Te presento un recopilatorio de los artículos que semanalmente se publican en el CANARIAS 7, y que con auténtica finalidad terapéutica, me permiten soltar algo de lastre y compartir. En cierta medida, de eso se trata al escribir, de un sano impulso por compartir.
La experiencia es fruto directo de las vivencias que has englobado en tu vida, y mientras más dinámico, proactivo y decidido sea tu carácter, mayor es el número de percances, fracasos, éxitos… Los que están siempre en un sofá, suelen equivocarse muy poco…
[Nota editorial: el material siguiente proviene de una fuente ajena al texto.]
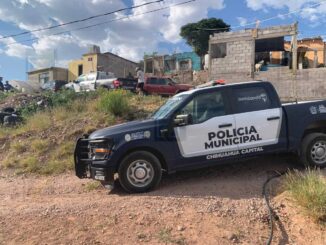 Encuentran sin vida a joven en vivienda de la colonia Madera 65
Y, posiblemente eso sea la experiencia, el superar, o al menos intentarlo, infinidad de inconvenientes y obstáculos, procurando aprender al máximo de cada una de esas vivencias, por eso escribo, y me repito lo de siempre aprendiendo, siempre.
Me encantan los libros, desvelar sus secretos, y sobre todo vivificarlos. Es un verdadero reto alquímico. En su día, la novela de William Goldman “La Princesa Prometida” me desveló una de las primeras señales que han guiado mi camino. La vida es tremendamente injusta, absolutamente tendente al caos, pero es una experiencia única y verdaderamente hermosa. En esa dicotomía puede encontrarse ese óctuple noble sendero que determina la frase de aquel viejo samurái: “No importa la victoria, sino la pureza de la acción”.
Como un moderno y modesto samurái me veo ahora, en este siglo XXI… siempre aprendiendo. Los hombres de empresa, los hombres que intentamos sacar adelante los proyectos de inversión, la creación de empleo, los crecimientos sostenibles, imprimimos cierto carácter guerrero a una cuestión que es mucho más que números. Si además, te obstinas en combinar el sentido común, con principios, voluntad de superación y responsabilidad, ya es un lujo.
Si también logramos inferir carácter, lealtad y sobre todo principios a la actividad económica, es que esa guerra merece la pena. Posiblemente sea un justo combate.